Yvana Theresine, director of the Prevention and Education Division at Apdar, added that “the first series of workshop will focus on Physiology and Pharmacology and it will be done in several stages starting this week, followed by sessions in September, December and March 2020. Once the training is completed the nominees will sit an exam and if he/she is successful they can become a certified National Trainer for UTC”.
The workshop is being facilitated by George Murimi, Mahmoud Mussa and Yvonne Olando.
Facts about the drug situation in Seychelles
In 2017, Apdar was created by an act of parliament. Subsequent to that, an Integrated Biological and Behavioural Surveillance Survey (IBBS) was undertaken. The Respondent-driven Survey established that
- An estimated 5000 youths were addicted to heroin, a number that represents 5% of our population or 10% of our workforce.

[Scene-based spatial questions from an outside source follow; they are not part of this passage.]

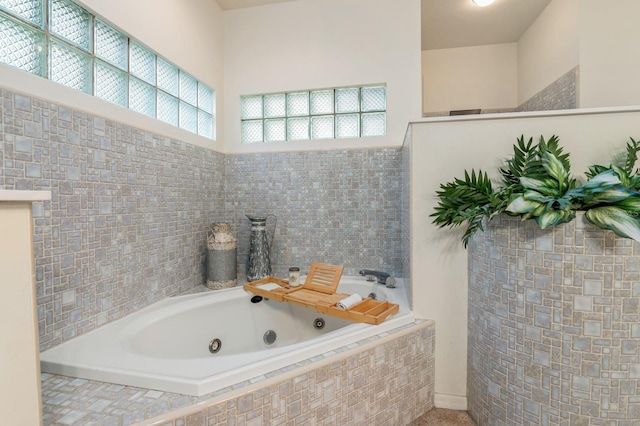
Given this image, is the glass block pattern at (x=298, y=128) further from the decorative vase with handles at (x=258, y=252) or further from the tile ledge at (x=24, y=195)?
the tile ledge at (x=24, y=195)

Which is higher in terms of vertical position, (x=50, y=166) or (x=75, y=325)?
(x=50, y=166)

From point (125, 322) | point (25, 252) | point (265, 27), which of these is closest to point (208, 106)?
point (265, 27)

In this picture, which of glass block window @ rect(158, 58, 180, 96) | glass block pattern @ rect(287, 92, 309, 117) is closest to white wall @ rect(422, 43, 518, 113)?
glass block pattern @ rect(287, 92, 309, 117)

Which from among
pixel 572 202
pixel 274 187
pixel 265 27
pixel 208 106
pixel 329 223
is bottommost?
pixel 329 223

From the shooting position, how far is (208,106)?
7.80 feet

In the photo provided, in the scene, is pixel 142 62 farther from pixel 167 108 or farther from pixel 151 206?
pixel 151 206

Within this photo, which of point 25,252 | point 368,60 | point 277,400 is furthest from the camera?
point 368,60

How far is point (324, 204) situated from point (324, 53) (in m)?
1.23

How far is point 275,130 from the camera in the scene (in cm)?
252

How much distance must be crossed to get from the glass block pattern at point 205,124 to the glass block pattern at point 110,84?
69cm

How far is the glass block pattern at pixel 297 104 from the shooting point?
2.45 metres

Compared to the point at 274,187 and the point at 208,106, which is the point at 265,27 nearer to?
the point at 208,106

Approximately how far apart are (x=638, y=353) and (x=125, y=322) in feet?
7.35

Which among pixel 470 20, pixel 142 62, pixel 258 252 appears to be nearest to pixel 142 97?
pixel 142 62
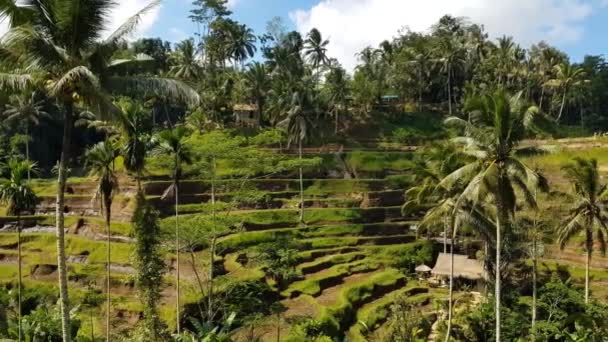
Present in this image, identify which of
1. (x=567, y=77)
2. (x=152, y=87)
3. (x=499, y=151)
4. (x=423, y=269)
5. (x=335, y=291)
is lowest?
(x=335, y=291)

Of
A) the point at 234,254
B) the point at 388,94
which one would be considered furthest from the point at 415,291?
A: the point at 388,94

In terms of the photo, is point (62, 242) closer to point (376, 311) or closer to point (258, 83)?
point (376, 311)

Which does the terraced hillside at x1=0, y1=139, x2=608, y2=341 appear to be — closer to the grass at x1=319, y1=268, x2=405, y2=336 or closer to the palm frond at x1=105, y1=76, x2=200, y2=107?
the grass at x1=319, y1=268, x2=405, y2=336

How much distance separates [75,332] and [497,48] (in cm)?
7312

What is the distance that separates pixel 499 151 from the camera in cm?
2184

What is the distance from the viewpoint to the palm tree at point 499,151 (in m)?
21.7

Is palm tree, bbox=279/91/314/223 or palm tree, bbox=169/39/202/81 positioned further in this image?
palm tree, bbox=169/39/202/81

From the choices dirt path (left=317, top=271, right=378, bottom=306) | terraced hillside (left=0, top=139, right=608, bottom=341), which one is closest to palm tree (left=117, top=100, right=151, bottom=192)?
terraced hillside (left=0, top=139, right=608, bottom=341)

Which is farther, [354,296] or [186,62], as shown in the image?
[186,62]

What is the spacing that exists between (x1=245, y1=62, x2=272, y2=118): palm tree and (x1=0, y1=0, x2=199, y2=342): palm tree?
52200 millimetres

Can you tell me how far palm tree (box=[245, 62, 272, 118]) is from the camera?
64.1 metres

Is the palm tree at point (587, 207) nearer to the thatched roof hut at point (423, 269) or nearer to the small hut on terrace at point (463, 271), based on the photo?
the small hut on terrace at point (463, 271)

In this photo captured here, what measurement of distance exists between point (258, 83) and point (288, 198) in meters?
18.5

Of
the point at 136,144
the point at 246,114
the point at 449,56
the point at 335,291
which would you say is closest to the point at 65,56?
the point at 136,144
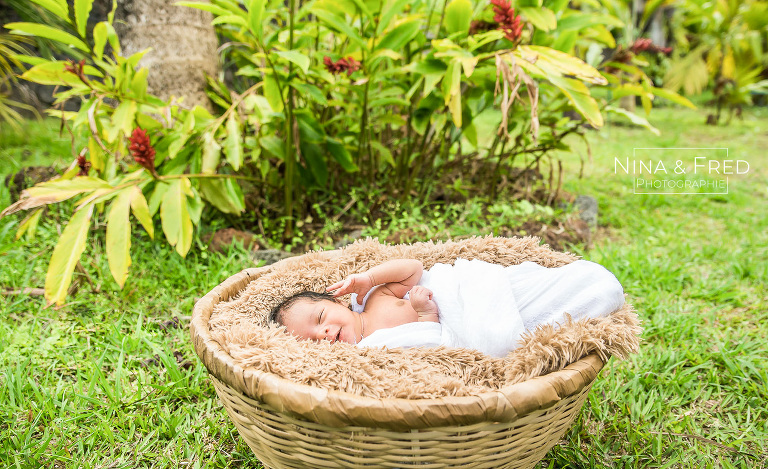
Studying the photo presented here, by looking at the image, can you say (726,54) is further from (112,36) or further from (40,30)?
(40,30)

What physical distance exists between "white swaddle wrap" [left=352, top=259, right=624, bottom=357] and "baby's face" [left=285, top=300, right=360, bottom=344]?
0.23 ft

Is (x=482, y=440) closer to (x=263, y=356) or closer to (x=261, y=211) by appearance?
(x=263, y=356)

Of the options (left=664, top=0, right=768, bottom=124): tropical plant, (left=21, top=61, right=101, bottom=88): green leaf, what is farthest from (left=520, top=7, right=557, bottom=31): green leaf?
(left=664, top=0, right=768, bottom=124): tropical plant

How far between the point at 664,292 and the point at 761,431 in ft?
2.49

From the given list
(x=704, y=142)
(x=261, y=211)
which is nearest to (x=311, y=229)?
(x=261, y=211)

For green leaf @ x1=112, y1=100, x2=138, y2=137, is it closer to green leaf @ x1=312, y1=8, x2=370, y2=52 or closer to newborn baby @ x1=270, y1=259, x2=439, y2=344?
green leaf @ x1=312, y1=8, x2=370, y2=52

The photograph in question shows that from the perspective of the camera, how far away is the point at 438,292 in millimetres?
1425

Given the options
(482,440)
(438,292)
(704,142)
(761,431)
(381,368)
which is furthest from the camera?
(704,142)

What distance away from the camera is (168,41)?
2299 millimetres

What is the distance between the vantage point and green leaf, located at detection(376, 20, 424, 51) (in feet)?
6.39

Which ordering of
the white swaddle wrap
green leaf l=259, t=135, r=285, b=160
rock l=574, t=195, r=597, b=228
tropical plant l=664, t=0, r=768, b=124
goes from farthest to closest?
1. tropical plant l=664, t=0, r=768, b=124
2. rock l=574, t=195, r=597, b=228
3. green leaf l=259, t=135, r=285, b=160
4. the white swaddle wrap

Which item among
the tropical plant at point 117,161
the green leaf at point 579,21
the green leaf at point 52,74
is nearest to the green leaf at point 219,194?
the tropical plant at point 117,161

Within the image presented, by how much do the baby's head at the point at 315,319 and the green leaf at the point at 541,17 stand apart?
1356 mm

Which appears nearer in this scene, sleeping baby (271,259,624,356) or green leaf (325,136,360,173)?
sleeping baby (271,259,624,356)
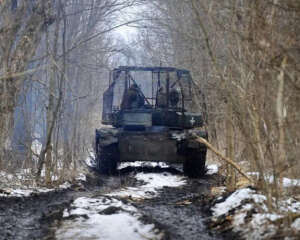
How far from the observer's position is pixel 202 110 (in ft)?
41.6

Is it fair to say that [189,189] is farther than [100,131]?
No

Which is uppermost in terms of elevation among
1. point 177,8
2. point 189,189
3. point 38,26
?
point 177,8

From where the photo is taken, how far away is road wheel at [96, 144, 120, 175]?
1277 cm

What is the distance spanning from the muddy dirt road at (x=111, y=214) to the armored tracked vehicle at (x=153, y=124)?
1.64 meters

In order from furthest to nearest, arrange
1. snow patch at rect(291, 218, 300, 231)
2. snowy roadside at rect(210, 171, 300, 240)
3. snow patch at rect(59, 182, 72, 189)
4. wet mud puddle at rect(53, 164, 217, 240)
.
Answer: snow patch at rect(59, 182, 72, 189) → wet mud puddle at rect(53, 164, 217, 240) → snowy roadside at rect(210, 171, 300, 240) → snow patch at rect(291, 218, 300, 231)

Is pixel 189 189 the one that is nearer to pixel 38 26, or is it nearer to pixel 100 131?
pixel 100 131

- People who injected drugs represented 3.5% of the population and was responsible for 50% of new HIV infections and 99% of new Hepatitis C infections.
- The vast majority of persons abusing substances were between the ages of 15 and 35, 27% being women.
- The prevalence of HIV was 8% for male heroin users and 8.8% for female heroin users.
- 45% of all respondents have been abused between the ages of 8 to 14 yrs, showing trauma that is an important cause of addiction.
- Most of the young substance abusers were either unemployed or indulging in criminal activities to secure their next fix.
- An earlier survey conducted among secondary school children established the shocking fact that 9% of them had used marijuana in the previous month and 14% had experimented with other drugs like cocaine and heroin.
- Another IBBS was conducted in the Seychelles Prison last year which revealed that 92% of inmates were found to be using drugs, mainly heroin. 25.5% were HIV positive and 41% tested positive for Hepatitis C.